**AIM OF THE EXERCISE**.
Update the records starting at the line containing "How far from" and ending at the line containing "32003 millimetres", changing "rocky coastline" to "rocky shoreline" and leaving everything else as it is. Give back only those lines.

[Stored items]
○ ○ ○ ○
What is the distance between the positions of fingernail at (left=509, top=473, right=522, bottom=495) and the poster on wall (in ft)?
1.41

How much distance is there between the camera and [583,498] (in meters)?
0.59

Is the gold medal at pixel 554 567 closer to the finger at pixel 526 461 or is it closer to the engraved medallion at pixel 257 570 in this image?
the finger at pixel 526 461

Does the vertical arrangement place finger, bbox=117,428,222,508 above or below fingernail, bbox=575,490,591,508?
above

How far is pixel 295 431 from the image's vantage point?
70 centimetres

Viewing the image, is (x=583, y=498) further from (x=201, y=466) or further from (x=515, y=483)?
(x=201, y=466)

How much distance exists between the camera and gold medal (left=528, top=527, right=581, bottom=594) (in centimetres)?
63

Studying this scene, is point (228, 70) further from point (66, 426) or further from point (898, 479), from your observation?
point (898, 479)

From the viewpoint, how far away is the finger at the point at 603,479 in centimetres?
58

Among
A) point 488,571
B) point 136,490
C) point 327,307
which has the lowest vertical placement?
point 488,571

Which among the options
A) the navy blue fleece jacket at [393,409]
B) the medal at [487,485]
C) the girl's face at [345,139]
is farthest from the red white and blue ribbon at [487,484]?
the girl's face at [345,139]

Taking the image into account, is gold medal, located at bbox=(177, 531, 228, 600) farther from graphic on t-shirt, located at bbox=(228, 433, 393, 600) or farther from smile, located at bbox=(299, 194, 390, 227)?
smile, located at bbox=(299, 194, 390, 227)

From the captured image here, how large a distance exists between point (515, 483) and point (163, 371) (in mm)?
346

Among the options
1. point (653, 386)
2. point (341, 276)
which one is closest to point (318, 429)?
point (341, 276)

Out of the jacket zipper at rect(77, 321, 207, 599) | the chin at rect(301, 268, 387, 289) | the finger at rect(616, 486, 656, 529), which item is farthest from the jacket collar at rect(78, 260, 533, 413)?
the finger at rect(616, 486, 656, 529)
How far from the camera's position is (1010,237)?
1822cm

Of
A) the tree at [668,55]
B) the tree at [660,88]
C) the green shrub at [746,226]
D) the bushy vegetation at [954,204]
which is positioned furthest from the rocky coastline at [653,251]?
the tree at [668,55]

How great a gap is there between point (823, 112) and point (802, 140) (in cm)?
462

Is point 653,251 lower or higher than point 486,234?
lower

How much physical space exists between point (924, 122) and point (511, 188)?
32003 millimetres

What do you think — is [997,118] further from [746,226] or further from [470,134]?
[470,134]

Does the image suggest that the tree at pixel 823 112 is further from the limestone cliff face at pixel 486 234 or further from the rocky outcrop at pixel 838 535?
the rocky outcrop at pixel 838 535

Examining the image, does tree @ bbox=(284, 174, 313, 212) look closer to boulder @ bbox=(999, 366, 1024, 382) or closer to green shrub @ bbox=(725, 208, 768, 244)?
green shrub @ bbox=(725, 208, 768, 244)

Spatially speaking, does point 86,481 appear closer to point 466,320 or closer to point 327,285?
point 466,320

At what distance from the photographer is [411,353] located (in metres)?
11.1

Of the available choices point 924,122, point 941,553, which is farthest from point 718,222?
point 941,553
○ ○ ○ ○
**SOLUTION FOR THIS TASK**.
How far from the camera's position is (1010,237)?
1822cm

Of
A) the tree at [668,55]
B) the tree at [660,88]
C) the green shrub at [746,226]
D) the bushy vegetation at [954,204]
which is positioned furthest from the rocky shoreline at [653,251]?
the tree at [668,55]

How great a gap is there between point (823, 112) and point (802, 140) (in cm)?
462

Is point 653,251 lower or higher than point 486,234?
lower

How much physical space exists between point (924, 122) and point (511, 188)?
32003 millimetres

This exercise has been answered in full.